WHAT TO DO:
Put each line of the items below into a numbered list, dropping any blank lines.

[Source data]
####
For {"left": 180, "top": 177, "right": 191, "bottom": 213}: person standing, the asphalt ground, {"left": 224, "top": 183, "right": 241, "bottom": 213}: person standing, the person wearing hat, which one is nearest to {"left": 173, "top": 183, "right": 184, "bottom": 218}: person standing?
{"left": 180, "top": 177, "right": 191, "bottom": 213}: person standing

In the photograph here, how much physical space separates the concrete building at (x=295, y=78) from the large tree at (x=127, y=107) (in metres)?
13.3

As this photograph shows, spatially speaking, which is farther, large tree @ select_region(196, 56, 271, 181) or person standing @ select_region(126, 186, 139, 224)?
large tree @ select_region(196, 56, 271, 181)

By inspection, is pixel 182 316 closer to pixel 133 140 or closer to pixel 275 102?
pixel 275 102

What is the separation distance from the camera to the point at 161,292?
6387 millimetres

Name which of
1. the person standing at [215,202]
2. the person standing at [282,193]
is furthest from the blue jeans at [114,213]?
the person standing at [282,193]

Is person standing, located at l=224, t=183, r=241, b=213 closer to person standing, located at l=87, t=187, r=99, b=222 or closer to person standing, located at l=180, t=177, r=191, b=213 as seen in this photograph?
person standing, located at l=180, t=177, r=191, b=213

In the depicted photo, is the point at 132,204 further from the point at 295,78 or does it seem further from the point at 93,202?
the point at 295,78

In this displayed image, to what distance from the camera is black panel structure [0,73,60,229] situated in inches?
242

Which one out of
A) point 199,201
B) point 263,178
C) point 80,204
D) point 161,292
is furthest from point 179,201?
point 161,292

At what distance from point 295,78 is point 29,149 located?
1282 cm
####
OUTPUT OF THE TASK:
1. For {"left": 180, "top": 177, "right": 191, "bottom": 213}: person standing, the asphalt ground, {"left": 224, "top": 183, "right": 241, "bottom": 213}: person standing, the person wearing hat, which one is nearest to {"left": 173, "top": 183, "right": 184, "bottom": 218}: person standing?
2. {"left": 180, "top": 177, "right": 191, "bottom": 213}: person standing
3. In the photograph here, how much physical space separates the concrete building at (x=295, y=78) from the large tree at (x=127, y=107) (in metres)?
4. 13.3
5. As this photograph shows, spatially speaking, which is farther, large tree @ select_region(196, 56, 271, 181) or person standing @ select_region(126, 186, 139, 224)?
6. large tree @ select_region(196, 56, 271, 181)
7. By inspection, is pixel 182 316 closer to pixel 133 140 or closer to pixel 275 102?
8. pixel 275 102
9. What is the separation distance from the camera to the point at 161,292?
10. 6387 millimetres
11. Name which of
12. 1. the person standing at [215,202]
13. 2. the person standing at [282,193]
14. is furthest from the blue jeans at [114,213]?
15. the person standing at [282,193]
16. Is person standing, located at l=224, t=183, r=241, b=213 closer to person standing, located at l=87, t=187, r=99, b=222 or closer to person standing, located at l=180, t=177, r=191, b=213 as seen in this photograph?
17. person standing, located at l=180, t=177, r=191, b=213
18. In the depicted photo, is the point at 132,204 further from the point at 295,78 or does it seem further from the point at 93,202?
19. the point at 295,78
20. In this displayed image, to what distance from the camera is black panel structure [0,73,60,229] situated in inches?
21. 242
22. Which one out of
23. A) point 199,201
24. B) point 263,178
25. C) point 80,204
26. D) point 161,292
27. is furthest from point 179,201?
28. point 161,292
29. At what distance from point 295,78 is point 29,149 located?
30. 1282 cm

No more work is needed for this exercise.